If you design your metrics well, and retain them for a significant amount of time, you will find that you have tremendous flexibility in creating reports that convey the architecture’s performance and health over time.

I have learned that it’s difficult to predict exactly how such reports should be designed, and exactly which information they should convey – at least in the early pages of development.

But having access to all metrics from the system’s first day of operation means that you can develop the right reports later, when product owners and SMEs have more bandwidth to take it in.

Conclusion

Look at how the collection designs grows in size and complexity as logging, metrics and heartbeats are added. The number of code lines in each service body easily doubles. The number of services easily doubles.

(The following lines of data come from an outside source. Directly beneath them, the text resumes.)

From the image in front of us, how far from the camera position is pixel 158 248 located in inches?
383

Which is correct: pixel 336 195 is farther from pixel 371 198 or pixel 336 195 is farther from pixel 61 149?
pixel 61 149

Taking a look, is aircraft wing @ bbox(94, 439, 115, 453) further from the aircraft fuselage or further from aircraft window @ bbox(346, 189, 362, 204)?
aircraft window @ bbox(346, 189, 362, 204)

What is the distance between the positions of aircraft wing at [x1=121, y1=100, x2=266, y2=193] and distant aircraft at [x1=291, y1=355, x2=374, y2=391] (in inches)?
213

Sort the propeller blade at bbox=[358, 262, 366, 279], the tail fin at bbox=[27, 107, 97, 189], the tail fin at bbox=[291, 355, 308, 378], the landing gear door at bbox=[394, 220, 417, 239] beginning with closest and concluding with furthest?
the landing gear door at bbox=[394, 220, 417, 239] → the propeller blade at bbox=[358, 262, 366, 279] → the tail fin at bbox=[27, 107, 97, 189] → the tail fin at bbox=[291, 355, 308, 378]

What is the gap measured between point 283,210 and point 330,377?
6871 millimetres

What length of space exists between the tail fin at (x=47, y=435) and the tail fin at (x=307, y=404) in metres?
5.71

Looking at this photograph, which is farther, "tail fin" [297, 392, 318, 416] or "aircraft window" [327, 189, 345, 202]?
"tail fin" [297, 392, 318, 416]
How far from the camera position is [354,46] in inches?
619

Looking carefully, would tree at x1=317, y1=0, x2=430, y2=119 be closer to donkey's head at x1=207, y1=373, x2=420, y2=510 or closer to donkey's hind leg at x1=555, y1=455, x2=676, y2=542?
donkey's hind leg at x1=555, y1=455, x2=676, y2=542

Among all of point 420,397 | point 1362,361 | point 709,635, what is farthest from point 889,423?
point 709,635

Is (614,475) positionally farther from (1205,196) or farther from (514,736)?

And the solution generates more data, which requires more technology and added to the long-term cost of ownership.

It’s no wonder that the ‘business’ frowns on your wanting to add observability qualities. It can be an uphill battle. But there are strong arguments in favor of doing it.

In ALL projects I have been involved in as a developer or an architect, where observability has not been built in from day one, it has been added later. Turns out the ‘business’ quickly tires of having to look inside the client or ERP systems to see what’s happening, and application maintenance staff quickly tires of not having any data to base their investigations on when trying to fix bugs.

Adding observability does come with a need for certain technologies, but most infrastructures already include them:

And observability greatly contributes to other design properties like audibility and operability, and helps you monitor the capacity, performance and availability qualities of your design.